Work item -
An exact reproduction of all the entries is what the answer must contain.

Top of Input material

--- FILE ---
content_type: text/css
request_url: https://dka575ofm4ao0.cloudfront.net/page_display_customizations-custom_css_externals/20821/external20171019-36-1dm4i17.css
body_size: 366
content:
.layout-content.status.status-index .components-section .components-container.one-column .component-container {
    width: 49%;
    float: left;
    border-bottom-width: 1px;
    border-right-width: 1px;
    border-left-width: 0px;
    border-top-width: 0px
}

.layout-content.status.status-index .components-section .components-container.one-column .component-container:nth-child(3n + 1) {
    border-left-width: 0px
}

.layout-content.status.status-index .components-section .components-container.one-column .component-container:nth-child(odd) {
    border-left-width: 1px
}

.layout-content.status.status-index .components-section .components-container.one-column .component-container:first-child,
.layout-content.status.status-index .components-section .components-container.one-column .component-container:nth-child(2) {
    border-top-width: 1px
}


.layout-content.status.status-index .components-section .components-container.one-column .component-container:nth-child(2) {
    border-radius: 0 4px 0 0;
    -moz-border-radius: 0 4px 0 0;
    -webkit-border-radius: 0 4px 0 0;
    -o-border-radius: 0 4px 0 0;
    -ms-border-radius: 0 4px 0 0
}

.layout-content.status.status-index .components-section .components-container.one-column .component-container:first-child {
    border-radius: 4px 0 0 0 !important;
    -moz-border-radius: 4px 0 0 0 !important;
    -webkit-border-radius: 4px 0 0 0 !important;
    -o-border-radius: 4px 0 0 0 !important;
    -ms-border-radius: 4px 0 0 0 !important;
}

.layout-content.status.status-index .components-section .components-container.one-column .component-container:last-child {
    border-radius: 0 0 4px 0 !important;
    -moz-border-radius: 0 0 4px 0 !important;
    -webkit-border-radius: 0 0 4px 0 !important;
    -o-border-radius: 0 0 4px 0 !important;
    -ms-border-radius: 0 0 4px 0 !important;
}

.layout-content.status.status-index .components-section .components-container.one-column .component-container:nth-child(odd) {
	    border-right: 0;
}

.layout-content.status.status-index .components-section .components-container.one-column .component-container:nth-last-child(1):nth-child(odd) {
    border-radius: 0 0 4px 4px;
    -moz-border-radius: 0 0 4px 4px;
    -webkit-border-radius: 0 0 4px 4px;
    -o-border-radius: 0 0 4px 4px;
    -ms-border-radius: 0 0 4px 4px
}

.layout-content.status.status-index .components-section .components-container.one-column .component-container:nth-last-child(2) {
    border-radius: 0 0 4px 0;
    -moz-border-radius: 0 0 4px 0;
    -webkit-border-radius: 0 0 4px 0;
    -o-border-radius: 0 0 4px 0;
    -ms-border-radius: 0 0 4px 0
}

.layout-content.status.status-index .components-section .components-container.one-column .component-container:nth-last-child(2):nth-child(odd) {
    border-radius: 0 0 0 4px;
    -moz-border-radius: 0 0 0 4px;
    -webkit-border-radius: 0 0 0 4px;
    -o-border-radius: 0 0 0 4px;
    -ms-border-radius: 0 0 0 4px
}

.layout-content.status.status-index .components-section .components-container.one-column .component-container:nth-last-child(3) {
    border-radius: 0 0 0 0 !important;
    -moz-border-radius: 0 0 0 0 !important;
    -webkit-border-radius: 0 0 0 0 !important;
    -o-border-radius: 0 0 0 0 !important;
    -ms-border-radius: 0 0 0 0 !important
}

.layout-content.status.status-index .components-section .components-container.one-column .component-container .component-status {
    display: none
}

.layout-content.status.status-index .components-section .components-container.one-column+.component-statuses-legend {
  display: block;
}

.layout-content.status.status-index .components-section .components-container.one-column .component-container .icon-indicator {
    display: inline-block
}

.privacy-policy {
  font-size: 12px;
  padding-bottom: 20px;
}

Bottom of Input material

Answer section -
--- FILE ---
content_type: text/css
request_url: https://dka575ofm4ao0.cloudfront.net/page_display_customizations-custom_css_externals/20821/external20171019-36-1dm4i17.css
body_size: 366
content:
.layout-content.status.status-index .components-section .components-container.one-column .component-container {
    width: 49%;
    float: left;
    border-bottom-width: 1px;
    border-right-width: 1px;
    border-left-width: 0px;
    border-top-width: 0px
}

.layout-content.status.status-index .components-section .components-container.one-column .component-container:nth-child(3n + 1) {
    border-left-width: 0px
}

.layout-content.status.status-index .components-section .components-container.one-column .component-container:nth-child(odd) {
    border-left-width: 1px
}

.layout-content.status.status-index .components-section .components-container.one-column .component-container:first-child,
.layout-content.status.status-index .components-section .components-container.one-column .component-container:nth-child(2) {
    border-top-width: 1px
}


.layout-content.status.status-index .components-section .components-container.one-column .component-container:nth-child(2) {
    border-radius: 0 4px 0 0;
    -moz-border-radius: 0 4px 0 0;
    -webkit-border-radius: 0 4px 0 0;
    -o-border-radius: 0 4px 0 0;
    -ms-border-radius: 0 4px 0 0
}

.layout-content.status.status-index .components-section .components-container.one-column .component-container:first-child {
    border-radius: 4px 0 0 0 !important;
    -moz-border-radius: 4px 0 0 0 !important;
    -webkit-border-radius: 4px 0 0 0 !important;
    -o-border-radius: 4px 0 0 0 !important;
    -ms-border-radius: 4px 0 0 0 !important;
}

.layout-content.status.status-index .components-section .components-container.one-column .component-container:last-child {
    border-radius: 0 0 4px 0 !important;
    -moz-border-radius: 0 0 4px 0 !important;
    -webkit-border-radius: 0 0 4px 0 !important;
    -o-border-radius: 0 0 4px 0 !important;
    -ms-border-radius: 0 0 4px 0 !important;
}

.layout-content.status.status-index .components-section .components-container.one-column .component-container:nth-child(odd) {
	    border-right: 0;
}

.layout-content.status.status-index .components-section .components-container.one-column .component-container:nth-last-child(1):nth-child(odd) {
    border-radius: 0 0 4px 4px;
    -moz-border-radius: 0 0 4px 4px;
    -webkit-border-radius: 0 0 4px 4px;
    -o-border-radius: 0 0 4px 4px;
    -ms-border-radius: 0 0 4px 4px
}

.layout-content.status.status-index .components-section .components-container.one-column .component-container:nth-last-child(2) {
    border-radius: 0 0 4px 0;
    -moz-border-radius: 0 0 4px 0;
    -webkit-border-radius: 0 0 4px 0;
    -o-border-radius: 0 0 4px 0;
    -ms-border-radius: 0 0 4px 0
}

.layout-content.status.status-index .components-section .components-container.one-column .component-container:nth-last-child(2):nth-child(odd) {
    border-radius: 0 0 0 4px;
    -moz-border-radius: 0 0 0 4px;
    -webkit-border-radius: 0 0 0 4px;
    -o-border-radius: 0 0 0 4px;
    -ms-border-radius: 0 0 0 4px
}

.layout-content.status.status-index .components-section .components-container.one-column .component-container:nth-last-child(3) {
    border-radius: 0 0 0 0 !important;
    -moz-border-radius: 0 0 0 0 !important;
    -webkit-border-radius: 0 0 0 0 !important;
    -o-border-radius: 0 0 0 0 !important;
    -ms-border-radius: 0 0 0 0 !important
}

.layout-content.status.status-index .components-section .components-container.one-column .component-container .component-status {
    display: none
}

.layout-content.status.status-index .components-section .components-container.one-column+.component-statuses-legend {
  display: block;
}

.layout-content.status.status-index .components-section .components-container.one-column .component-container .icon-indicator {
    display: inline-block
}

.privacy-policy {
  font-size: 12px;
  padding-bottom: 20px;
}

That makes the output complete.